Prompt A:
Answer these questions from the passage about Saudi Arabia.
(i) How long does it say universal suffrage has been accepted around the world?
(ii) About how many people does it say the ruling family governs?
(iii) Which rights does it say are denied to women?
Prompt B:
For each statement, say whether it agrees with the passage about Saudi Arabia, and quote the words that decide it.
(i) The subject is called a proponent of human rights.
(ii) The nation is given a population of about 12 million.
(iii) The Kingdom is described as an exporter of Wahabi, Salafist fundamentalism.

He is clearly a proponent of human rights which is unquestionably commendable.
Why does he not write about the human rights situation in his native Kingdom?
Is the Kingdom of Saudi Arabia not ruled semi-feudally and autocratically?
Has the concept of universal suffrage not been universally accepted for over half a century the world over, apart from in his native Kingdom?
Is it not the case that his native Kingdom does not have the most basic semblances of constutitional rule and the separation of powers?
Is it not the case that in his native Kingdom a rich and mighty family rules over a nation of some 21 million with no system of checks and balances whatsoever?
Is his native Kingdom not one of the worst offenders in the domain of women’s rights, denying women the right to travel, the right to drive, the right to vote and even the right to custody of their own children in the domain of family law?
Is his native Kingdom not the exporter of Wahabi, Salafist fundamentalism whose bitter fruits were born on the eventful date 09/11/01?
Is it not the case that his native Kingdom does not accept the concept of pluralism be it political, sectarian or religious?

Dataset extract:
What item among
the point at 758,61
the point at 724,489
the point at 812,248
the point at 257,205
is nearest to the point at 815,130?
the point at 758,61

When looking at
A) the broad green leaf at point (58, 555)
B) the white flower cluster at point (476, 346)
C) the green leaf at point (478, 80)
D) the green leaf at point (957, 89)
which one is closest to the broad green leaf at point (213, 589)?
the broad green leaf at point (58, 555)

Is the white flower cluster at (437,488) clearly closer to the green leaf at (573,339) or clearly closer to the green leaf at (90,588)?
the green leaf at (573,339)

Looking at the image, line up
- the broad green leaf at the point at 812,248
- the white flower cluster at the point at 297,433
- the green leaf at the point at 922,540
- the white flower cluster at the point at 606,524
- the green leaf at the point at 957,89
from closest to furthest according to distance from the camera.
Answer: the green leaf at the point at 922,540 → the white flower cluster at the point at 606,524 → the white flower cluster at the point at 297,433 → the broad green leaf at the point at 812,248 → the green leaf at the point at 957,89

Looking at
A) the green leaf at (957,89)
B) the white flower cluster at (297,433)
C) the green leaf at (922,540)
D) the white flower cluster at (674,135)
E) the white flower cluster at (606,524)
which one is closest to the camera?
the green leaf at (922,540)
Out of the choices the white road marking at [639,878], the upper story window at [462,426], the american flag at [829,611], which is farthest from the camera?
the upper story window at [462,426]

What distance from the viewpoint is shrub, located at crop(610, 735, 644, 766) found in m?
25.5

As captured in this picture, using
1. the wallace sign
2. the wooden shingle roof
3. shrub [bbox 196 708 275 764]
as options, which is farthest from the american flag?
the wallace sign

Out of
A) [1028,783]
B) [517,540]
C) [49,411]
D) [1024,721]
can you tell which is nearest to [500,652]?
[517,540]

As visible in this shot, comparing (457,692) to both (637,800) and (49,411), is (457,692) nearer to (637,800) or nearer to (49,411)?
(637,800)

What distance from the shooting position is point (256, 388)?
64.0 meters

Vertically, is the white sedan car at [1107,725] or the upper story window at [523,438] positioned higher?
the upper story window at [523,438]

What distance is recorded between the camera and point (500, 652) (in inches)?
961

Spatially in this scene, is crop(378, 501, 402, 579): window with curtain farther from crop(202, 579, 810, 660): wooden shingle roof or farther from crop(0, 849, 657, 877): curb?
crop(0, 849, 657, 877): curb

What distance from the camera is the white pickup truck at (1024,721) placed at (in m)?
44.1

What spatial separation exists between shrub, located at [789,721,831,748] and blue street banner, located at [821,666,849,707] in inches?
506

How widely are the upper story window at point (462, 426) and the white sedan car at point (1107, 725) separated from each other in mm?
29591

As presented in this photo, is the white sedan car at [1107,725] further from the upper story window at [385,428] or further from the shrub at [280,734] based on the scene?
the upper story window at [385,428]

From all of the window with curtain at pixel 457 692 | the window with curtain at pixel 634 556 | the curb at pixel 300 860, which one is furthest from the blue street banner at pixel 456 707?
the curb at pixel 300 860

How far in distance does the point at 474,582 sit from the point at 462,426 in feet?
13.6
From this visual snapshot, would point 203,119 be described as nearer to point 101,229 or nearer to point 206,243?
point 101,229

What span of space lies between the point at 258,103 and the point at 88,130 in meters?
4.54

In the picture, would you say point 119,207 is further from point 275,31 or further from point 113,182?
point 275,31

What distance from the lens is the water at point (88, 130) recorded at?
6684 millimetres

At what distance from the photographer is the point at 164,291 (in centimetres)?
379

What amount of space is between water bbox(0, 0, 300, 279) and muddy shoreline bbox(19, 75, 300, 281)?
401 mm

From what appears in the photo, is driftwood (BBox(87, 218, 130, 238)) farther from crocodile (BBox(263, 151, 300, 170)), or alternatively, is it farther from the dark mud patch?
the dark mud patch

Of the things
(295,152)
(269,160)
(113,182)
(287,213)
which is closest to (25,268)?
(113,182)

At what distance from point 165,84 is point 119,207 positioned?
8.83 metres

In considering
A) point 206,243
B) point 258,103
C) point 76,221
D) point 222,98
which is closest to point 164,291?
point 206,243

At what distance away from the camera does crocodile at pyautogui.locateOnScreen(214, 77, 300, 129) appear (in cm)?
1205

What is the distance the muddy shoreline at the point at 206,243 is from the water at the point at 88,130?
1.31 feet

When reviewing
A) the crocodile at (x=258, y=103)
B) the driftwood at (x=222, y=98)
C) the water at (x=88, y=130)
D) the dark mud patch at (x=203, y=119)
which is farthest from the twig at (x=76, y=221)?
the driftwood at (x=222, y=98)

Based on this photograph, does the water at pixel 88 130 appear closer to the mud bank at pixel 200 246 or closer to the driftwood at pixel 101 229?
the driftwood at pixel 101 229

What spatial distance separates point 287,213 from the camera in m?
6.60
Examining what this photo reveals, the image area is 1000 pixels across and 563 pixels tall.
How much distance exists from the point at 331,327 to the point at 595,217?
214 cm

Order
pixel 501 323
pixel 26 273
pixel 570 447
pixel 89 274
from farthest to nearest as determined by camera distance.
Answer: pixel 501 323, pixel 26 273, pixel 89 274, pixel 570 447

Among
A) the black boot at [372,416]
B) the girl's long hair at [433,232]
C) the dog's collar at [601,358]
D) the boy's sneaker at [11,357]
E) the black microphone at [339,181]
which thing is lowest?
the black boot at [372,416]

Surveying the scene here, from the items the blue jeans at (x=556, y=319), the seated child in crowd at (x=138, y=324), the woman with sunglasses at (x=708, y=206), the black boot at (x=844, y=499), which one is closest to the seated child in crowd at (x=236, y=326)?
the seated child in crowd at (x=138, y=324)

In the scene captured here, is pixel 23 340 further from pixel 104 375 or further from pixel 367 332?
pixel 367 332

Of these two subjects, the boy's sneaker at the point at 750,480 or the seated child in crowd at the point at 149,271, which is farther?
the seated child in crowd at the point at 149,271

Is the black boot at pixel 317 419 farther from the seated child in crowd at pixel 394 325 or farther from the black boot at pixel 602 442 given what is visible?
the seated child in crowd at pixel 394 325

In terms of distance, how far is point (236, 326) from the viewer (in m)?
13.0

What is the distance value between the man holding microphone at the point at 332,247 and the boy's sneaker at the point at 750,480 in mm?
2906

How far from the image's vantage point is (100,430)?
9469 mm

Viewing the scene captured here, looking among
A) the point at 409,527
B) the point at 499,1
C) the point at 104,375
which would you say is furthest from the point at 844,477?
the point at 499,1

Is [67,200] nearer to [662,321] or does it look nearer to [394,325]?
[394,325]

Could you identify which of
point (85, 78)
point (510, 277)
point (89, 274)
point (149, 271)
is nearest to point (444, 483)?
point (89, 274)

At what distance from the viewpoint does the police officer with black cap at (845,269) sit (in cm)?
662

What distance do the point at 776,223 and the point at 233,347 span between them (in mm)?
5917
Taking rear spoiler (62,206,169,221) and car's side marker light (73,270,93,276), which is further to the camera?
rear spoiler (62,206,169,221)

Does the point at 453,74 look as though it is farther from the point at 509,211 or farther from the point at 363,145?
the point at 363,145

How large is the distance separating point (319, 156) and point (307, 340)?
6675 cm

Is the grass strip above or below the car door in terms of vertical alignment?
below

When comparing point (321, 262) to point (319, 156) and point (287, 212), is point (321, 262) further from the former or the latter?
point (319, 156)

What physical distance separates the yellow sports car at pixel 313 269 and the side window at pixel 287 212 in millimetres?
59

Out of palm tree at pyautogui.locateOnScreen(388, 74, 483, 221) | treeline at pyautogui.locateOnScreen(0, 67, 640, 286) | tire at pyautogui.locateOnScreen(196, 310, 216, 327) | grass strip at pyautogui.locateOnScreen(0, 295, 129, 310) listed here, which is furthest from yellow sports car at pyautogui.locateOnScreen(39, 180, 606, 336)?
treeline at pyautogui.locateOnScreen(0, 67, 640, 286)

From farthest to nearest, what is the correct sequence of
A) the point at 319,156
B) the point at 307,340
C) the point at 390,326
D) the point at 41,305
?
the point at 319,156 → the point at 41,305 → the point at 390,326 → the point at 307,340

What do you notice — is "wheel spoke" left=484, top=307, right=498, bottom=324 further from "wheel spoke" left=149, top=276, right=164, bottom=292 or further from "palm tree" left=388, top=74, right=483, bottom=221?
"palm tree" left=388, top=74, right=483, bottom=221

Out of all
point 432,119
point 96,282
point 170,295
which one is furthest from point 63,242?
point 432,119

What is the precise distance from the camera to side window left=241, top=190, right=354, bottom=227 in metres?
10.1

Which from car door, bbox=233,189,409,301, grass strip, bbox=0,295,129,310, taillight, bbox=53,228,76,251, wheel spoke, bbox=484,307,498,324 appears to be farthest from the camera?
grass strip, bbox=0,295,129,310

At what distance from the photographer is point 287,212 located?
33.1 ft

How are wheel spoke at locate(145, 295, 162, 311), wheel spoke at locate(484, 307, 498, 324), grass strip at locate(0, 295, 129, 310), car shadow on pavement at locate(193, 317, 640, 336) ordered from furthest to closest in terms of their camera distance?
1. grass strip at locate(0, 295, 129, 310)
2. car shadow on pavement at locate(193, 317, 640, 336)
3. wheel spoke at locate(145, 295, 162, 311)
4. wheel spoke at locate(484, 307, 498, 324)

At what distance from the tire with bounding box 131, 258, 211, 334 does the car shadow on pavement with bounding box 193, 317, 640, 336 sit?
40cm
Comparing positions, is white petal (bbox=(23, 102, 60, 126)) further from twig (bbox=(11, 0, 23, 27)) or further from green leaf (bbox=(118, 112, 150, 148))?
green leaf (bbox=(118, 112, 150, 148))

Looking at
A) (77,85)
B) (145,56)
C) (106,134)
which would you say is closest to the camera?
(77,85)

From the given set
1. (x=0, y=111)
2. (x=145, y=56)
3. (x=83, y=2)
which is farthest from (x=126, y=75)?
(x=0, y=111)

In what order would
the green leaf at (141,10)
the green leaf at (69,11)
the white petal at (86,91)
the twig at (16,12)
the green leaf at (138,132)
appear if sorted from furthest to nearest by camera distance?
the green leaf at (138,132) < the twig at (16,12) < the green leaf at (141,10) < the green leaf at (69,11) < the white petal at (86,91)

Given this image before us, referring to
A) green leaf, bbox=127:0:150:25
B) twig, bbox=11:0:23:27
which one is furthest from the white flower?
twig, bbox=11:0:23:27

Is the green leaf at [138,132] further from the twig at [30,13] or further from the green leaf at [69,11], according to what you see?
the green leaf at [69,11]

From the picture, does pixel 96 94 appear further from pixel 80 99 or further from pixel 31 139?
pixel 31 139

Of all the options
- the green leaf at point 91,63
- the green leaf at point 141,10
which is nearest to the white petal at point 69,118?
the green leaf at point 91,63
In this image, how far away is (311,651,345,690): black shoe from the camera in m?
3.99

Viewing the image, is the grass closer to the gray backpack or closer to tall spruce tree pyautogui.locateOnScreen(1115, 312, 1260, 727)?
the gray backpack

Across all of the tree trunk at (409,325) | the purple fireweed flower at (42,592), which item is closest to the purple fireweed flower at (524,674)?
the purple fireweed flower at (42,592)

Complete response A:
(i) For over half a century.
(ii) Some 21 million.
(iii) The right to travel, the right to drive, the right to vote and the right to custody of their own children.

Complete response B:
(i) Yes: "He is clearly a proponent of human rights which is unquestionably commendable."
(ii) No: "a nation of some 21 million"
(iii) Yes: "the exporter of Wahabi, Salafist fundamentalism"